La reina de los ‘haters’
Nadie tuvo un anticlub de ‘fans’, menos Gonsales. «Como juego a ser la peor, popularicé el insulto». La «más cerda del mundo», que narra en el ‘single’ ‘Psicodance’, es forofa a estos. «Ahora todo el mundo se insulta, pero lo mío es un arte» afirma para rematar: «Yo soy Piscosis, me puede insultar, me puedes volver loca, pero no me saciarás». La frase del mismo sencillo la catapultó a llevar el sobrenombre de la «reina del insulto». Y, entre medias, se encuentra Di Giorno, que «pavorosamente solo» afirma: «La soledad me pesa y ya no hay arreglo».
Noberto habla ahora desde su minúsculo estudio de Malasaña donde ya no hay «interés» por empujarse a la jungla. Se distanció de la noche para curarse, pero tiene todo preparado por si surge «algo». No hay ilusión concreta porque tampoco existe necesidad artística. «No tengo sueños de algo concreto ni me interesa entrar en la ducha», recalca.

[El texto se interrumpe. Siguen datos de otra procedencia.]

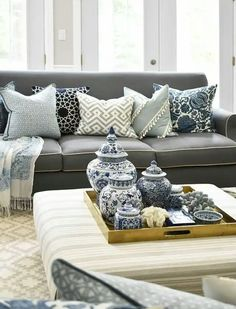 A small living room can offer a couple of layout challenges, but with the right design ideas, small rooms can be changed to create splendid living areas. See our best living room design that can give you the best inspiration ! Small Living Rooms, Living Room Designs, Living Room Decor, Modern Living, Decorating Coffee Tables, White Decor, Modern House Design, Home Interior Design, Decoration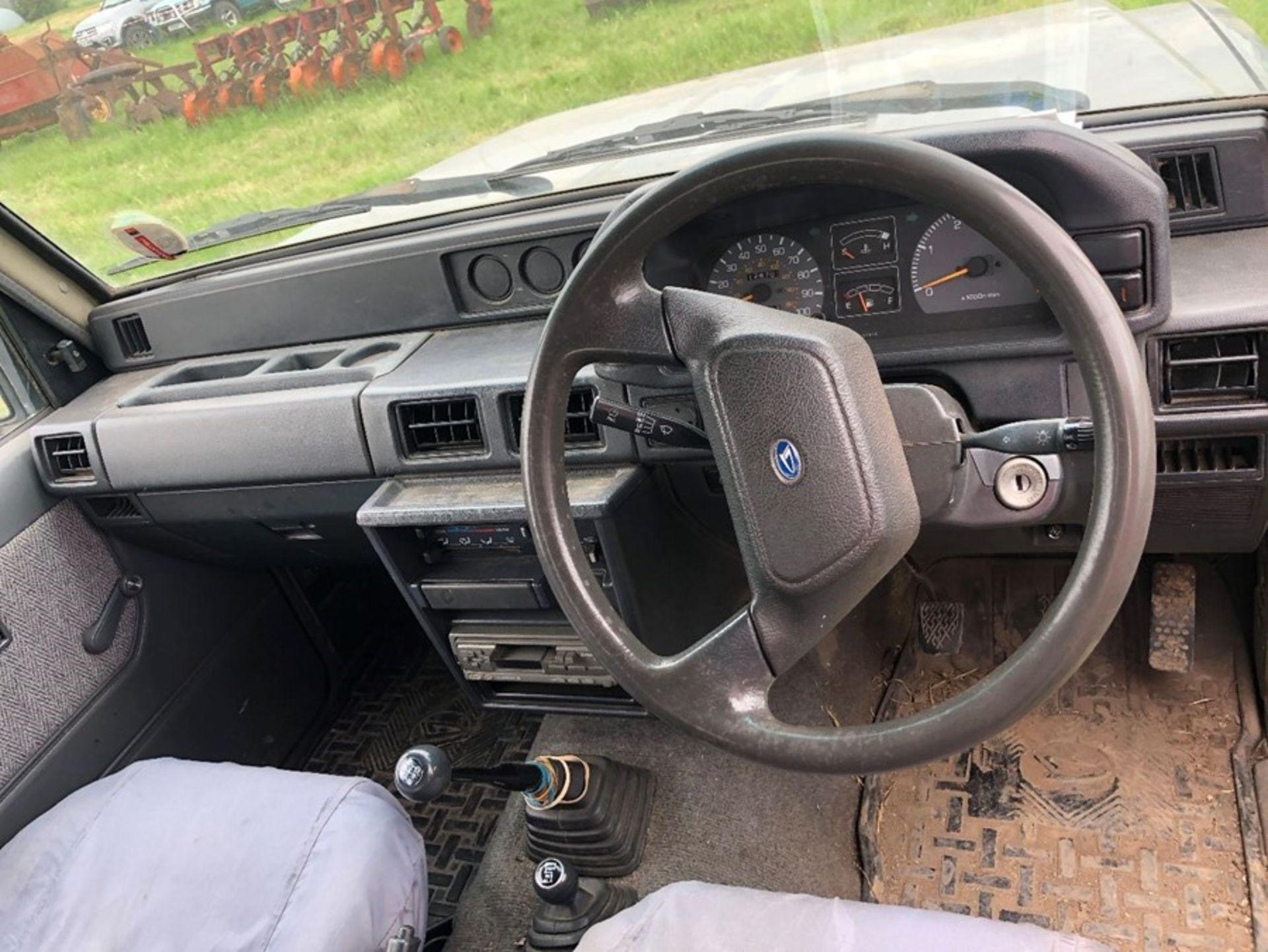 (90) Daihatsu Fourtrak TDL Commercial, 129,700 miles, one owner, no MOT, Reg R571 MEW, 1 key in - Image 8 of 9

Lo que vino, vino, y si vuelven a llamar, «ya se verá». «Me duele el corazón de pensar que hay quien está trabajando por 40 euros, yo no trabajo por 40 euros», dice sobre alguien que no «finge hambre» porque se ha comido todo.
Vivió la época de «prostitución intelectual» donde acudieron Joaquín Sabina y Cristina ‘La Veneno’. Y asintió a José Luis Almite cuando afirmó detestar a gente con la que sólo podría escoger el vicio de no fumar. «Ligaba como una puta, era la época buena, pero la vida es otra», remata. No sabe si mejor o peor, pero sí más «tranquila». Y así se encuentra día a día. Se reconoce como la resistencia y, con el humor intacto, se sube a las tablas que siempre la acompañaron. La sala Maravillas Club vuelve al estado de psicosis que nunca se debió perder. Sigue la vida en directo.